Aller au contenu principal

If You’re Obsessed, You’re Doomed

Chapitre 105

If You’re Obsessed, You’re DoomedIf You’re Obsessed, You’re Doomed
Chapitre 105

Chapitre 105

Chapitre 105/12584%~12 min de lecture2 374 mots

Il bloqua l'escalier en un instant, les yeux injectés de sang fixés sur Ariel. Contrairement à avant, son regard regorgeait désormais d'intention meurtrière. Ariel entrouvrit la bouche.

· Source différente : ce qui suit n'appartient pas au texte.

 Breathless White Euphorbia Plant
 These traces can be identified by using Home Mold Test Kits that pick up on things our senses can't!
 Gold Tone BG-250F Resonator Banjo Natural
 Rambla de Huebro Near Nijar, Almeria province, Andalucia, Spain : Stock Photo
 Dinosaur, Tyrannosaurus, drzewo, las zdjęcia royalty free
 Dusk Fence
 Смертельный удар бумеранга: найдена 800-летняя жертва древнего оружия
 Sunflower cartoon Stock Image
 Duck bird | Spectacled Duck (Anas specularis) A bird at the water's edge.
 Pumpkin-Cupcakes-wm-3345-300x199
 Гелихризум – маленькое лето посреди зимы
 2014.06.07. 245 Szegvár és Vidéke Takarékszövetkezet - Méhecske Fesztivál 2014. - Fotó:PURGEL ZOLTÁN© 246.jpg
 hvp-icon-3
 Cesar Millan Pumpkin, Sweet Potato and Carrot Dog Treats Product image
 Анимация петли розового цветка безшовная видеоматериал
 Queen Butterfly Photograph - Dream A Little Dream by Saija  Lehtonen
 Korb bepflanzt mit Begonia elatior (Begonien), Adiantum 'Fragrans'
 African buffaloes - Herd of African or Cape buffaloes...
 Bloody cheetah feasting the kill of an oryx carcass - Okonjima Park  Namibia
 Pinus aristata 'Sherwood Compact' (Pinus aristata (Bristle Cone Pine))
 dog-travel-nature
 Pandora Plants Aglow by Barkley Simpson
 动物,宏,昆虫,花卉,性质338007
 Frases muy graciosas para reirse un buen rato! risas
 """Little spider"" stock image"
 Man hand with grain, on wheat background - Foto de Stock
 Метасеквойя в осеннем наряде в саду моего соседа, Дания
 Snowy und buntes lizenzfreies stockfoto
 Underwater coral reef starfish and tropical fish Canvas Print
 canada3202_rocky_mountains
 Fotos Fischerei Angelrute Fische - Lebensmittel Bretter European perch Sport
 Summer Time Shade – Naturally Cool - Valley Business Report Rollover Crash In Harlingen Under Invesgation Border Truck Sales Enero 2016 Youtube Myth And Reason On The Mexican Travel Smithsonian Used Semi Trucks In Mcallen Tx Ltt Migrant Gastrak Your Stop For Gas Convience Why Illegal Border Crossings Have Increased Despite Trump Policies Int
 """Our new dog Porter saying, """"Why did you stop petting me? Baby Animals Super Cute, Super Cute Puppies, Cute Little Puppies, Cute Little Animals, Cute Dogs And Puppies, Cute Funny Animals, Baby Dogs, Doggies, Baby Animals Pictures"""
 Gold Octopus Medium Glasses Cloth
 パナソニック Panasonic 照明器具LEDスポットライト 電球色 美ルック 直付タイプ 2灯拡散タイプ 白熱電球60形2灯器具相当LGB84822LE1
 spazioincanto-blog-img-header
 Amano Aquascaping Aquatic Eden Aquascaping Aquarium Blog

« Je suis ici parce que j'ai affaire à vous. »

« Dégage. »

« J'en ai bien peur, je ne peux pas. Je suis désolée. »

Sa réponse calme le fit jeter le bras en avant. Une main épaisse se referma sur sa gorge frêle.

« Je te briserai le cou. »

La voix de Raisin était plate, froide, une menace proférée sans inflexion.

Mais l'expression d'Ariel ne changea pas le moins du monde.

« Je sais que tu ne le feras pas. »

« Je suis sérieux. »

« Je suis sous la protection de Son Altesse le Prince héritier. Si tu me tues, la position de Gongja Seoha en pâtira gravement. »

« Tu me menaces, là ? »

« Oui. »

« Culottée. »

La fureur de Raisin était sans expression. Ses doigts se resserrèrent sur sa gorge. Ariel s'étouffa, une toux étranglée lui fut arrachée. Respirer devenait plus difficile à chaque seconde.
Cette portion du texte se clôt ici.